Parece suficientemente demonstrado o exercício da justiça criminal pelos judeus, com possibilidade de sujeição dos veredictos à pena de morte. Se essa faculdade não foi empregada no caso de Jesus, foi por mera conveniência, qual seja, transferir a responsabilidade de sua morte à autoridade romana, num exercício de autopreservação da elite judaica perante o povo. A aristocracia clerical, especialmente os saduceus, entre os quais se escolhiam o sumo sacerdote e principais dirigentes religiosos, enfrentava um progressivo descontentamento das massas. Seus privilégios e fortunas, criminosamente desfrutados pelo papel de intermediar as relações do Império Romano e do povo subjugado, necessitavam ser protegidos. Os nobres judeus nem podiam tolerar um movimento popular que provocasse desestabilidade social, e consequente intervenção militar romana, nem podiam se indispor ainda mais com o povo.
Paul Winter (1998, p.
41) comentou o impedimento proposto por João:
Se o segundo evangelista tivesse a informação que aparece em
JO 18:31b, ele a teria passado a seus leitores para motivar sua história e explicar por que Jesus, já condenado à morte, foi levado a um novo julgamento diante do governador. E teria explicado por que ele, condenado [...] [por blasfemar], foi na verdade executado por conta de uma acusação diferente. [...]. O segundo evangelista teria perspicácia bastante para perceber essa incoerência. Como não menciona qualquer impedimento legal à autoridade do Sinédrio, devemos presumir que ele não sabia de qualquer impedimento.
O Império Romano sempre priorizou a administração indireta, sendo sua política geral deixar à cidade-estado, conquistada ou anexada, a competência para organizar suas instituições judiciárias (na defesa dos interesses que não diziam respeito a Roma), de modo que as questões locais fossem resolvidas por tribunais locais. Por isso, os líderes judeus mais de uma vez mostraram preferência por um governador romano a um príncipe local.
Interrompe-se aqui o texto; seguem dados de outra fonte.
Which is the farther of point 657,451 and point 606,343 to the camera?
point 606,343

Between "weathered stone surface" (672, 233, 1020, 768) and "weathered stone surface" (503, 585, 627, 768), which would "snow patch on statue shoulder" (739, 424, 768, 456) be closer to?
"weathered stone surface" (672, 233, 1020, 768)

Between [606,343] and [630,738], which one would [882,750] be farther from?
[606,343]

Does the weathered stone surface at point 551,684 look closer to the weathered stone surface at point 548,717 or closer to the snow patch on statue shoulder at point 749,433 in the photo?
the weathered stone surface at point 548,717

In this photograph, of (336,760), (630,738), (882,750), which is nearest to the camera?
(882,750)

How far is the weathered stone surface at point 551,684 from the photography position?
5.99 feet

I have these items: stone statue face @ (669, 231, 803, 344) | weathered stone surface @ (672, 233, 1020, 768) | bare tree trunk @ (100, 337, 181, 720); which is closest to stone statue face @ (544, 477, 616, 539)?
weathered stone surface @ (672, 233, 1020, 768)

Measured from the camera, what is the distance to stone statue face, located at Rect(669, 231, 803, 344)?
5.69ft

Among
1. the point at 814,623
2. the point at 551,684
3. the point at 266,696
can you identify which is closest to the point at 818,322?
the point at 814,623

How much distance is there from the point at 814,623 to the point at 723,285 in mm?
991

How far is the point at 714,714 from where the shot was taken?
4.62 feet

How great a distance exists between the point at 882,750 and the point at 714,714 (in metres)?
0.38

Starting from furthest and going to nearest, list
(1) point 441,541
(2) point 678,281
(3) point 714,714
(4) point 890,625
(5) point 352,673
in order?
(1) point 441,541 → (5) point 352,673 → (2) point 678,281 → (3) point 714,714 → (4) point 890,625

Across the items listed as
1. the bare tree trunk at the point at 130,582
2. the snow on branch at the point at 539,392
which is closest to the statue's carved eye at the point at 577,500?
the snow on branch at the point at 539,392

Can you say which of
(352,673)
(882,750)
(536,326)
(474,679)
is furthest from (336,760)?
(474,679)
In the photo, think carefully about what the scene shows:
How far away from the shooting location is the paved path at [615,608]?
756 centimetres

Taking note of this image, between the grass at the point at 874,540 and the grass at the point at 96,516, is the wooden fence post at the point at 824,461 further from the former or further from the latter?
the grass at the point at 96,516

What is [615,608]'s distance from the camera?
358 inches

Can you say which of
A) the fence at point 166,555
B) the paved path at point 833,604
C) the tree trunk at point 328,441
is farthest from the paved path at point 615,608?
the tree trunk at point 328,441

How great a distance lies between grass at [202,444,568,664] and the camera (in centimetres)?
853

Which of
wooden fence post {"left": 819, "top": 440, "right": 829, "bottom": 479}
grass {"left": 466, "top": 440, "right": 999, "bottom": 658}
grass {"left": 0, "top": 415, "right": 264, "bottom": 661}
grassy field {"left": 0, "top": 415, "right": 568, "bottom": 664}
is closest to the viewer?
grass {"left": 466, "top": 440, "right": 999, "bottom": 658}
Depois da morte de Herodes, o Grande, embaixadores do Sinédrio foram a Roma dizer a César Augusto que preferiam um prefeito imperial estrangeiro a qualquer dos filhos de Herodes. Dez anos após, fizeram o mesmo quanto a Arquelau, comunicando as arbitrariedades do etnarca e conseguindo sua deposição, para, a partir daí, sujeitarem-se ininterruptamente à administração de procuradores de Roma. Essa preferência só encontra respaldo numa conclusão: os direitos tradicionais dos judeus de autodeterminação eram mais respeitados pelos administradores imperiais. Os romanos não tinham interesse na jurisdição interna dos judeus e só aceitaram mandar um governador para a Judeia com relutância, pela necessidade de proteger as estradas que comunicavam a Síria ao Egito.
Muito provavelmente, os prefeitos romanos se reservavam o poder de julgar e punir infrações capituladas como insurreição, alta traição ou perturbação da ordem pública. Quanto aos temas de ordem religiosa, e nos demais casos previstos na legislação mosaica, a autonomia judaica foi preservada, abrangendo mesmo o poder de julgar sobre vida e morte, e a respectiva execução da sentença, inclusive com diferentes tipos de penas capitais.
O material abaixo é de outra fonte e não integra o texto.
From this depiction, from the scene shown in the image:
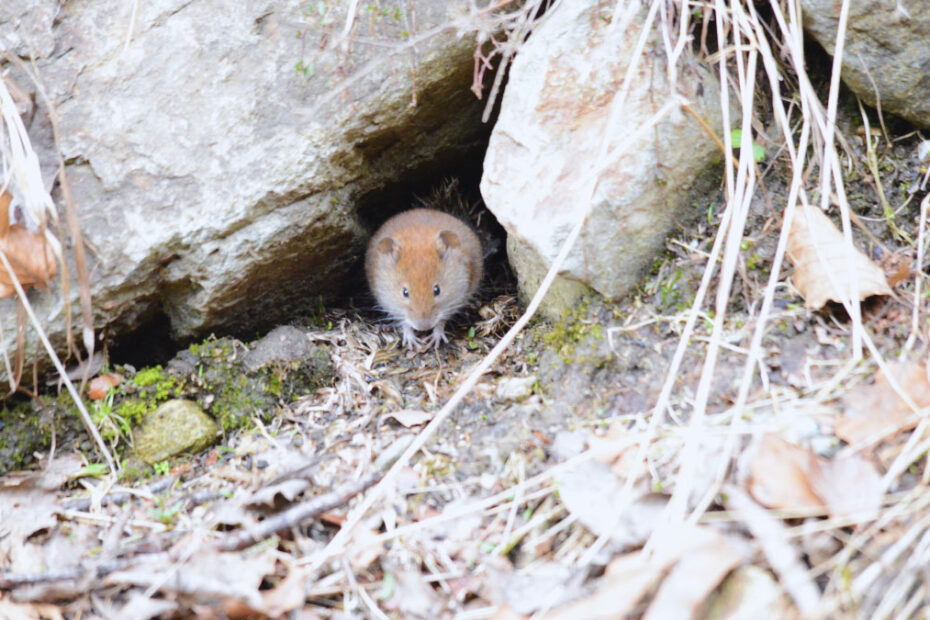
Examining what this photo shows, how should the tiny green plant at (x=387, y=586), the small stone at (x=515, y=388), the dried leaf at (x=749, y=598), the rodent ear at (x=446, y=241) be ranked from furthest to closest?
the rodent ear at (x=446, y=241) → the small stone at (x=515, y=388) → the tiny green plant at (x=387, y=586) → the dried leaf at (x=749, y=598)

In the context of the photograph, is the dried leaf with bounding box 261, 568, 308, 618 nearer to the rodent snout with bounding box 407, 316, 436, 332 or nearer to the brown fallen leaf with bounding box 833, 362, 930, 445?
the brown fallen leaf with bounding box 833, 362, 930, 445

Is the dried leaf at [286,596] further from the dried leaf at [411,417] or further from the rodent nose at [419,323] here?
the rodent nose at [419,323]

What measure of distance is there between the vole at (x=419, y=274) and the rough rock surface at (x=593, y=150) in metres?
1.39

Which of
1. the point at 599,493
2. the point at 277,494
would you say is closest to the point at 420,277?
the point at 277,494

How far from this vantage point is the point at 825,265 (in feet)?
10.5

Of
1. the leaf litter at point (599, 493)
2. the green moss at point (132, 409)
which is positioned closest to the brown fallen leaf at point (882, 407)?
the leaf litter at point (599, 493)

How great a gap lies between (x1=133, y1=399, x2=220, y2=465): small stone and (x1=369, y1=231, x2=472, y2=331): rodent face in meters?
1.67

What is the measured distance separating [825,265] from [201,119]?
3188 millimetres

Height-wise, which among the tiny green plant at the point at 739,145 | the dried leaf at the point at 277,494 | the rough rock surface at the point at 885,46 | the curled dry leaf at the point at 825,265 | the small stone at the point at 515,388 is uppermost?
the rough rock surface at the point at 885,46

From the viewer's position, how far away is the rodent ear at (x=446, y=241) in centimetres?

É preciso reconhecer, todavia, que, do ponto de vista histórico, não há confirmação sobre a competência legal do Sinédrio para a aplicação da pena capital por autoridade própria. E talvez esse seja um enigma insolúvel, se depender das fontes humanas.
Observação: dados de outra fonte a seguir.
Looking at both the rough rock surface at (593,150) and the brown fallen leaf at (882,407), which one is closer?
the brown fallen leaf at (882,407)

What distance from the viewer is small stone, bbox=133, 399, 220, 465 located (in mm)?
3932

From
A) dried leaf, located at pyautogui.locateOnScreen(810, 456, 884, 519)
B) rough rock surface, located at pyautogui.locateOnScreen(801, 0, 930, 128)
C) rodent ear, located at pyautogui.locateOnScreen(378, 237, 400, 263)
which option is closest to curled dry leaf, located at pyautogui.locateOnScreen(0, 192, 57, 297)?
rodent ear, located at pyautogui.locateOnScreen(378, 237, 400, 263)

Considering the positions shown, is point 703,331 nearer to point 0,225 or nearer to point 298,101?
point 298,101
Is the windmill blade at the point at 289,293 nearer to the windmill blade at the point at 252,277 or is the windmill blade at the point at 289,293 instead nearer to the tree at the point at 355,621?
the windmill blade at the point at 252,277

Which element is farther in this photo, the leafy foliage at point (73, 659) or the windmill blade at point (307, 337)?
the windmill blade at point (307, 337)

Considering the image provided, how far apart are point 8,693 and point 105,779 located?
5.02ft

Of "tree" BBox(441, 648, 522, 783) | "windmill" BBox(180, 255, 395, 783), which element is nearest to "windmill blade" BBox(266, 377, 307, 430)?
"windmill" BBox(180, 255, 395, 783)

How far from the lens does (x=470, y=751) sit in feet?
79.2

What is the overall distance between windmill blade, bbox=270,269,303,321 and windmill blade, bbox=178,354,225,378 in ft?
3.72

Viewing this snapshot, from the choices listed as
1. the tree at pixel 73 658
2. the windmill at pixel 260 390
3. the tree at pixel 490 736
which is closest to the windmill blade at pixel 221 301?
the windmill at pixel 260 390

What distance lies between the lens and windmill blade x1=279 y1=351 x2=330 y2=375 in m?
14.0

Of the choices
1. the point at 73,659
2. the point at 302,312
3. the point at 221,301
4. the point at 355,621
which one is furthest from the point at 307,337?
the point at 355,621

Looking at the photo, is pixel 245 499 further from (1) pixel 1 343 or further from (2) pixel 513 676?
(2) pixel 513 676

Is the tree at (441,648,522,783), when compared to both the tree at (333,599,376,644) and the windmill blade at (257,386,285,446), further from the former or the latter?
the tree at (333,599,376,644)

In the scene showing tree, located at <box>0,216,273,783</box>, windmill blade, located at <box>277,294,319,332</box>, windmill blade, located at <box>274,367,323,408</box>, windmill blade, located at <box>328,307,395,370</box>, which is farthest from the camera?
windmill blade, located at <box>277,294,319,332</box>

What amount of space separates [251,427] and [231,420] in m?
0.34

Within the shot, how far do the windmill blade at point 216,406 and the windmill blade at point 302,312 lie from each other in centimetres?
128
Seja como for, os evangelhos num ponto não deixam dúvidas: no edifício destinado ao desempenho das funções do Grande Sinédrio, o tribunal judaico, ou uma comissão de seus representantes, interpelado por Caifás, julgou Jesus réu de morte.
A sessão judicial foi encerrada e sua condenação aprovada.
O manso então foi ultrajado: cuspiram-lhe no rosto, esbofetearam-no; fizeram zombarias. Cruel brincadeira divertiu os circunstantes: cobriram- lhe o rosto com um pano e, dando-lhe golpes, escarneceram:
— “Faze-nos uma profecia, Cristo: quem é que te bateu?”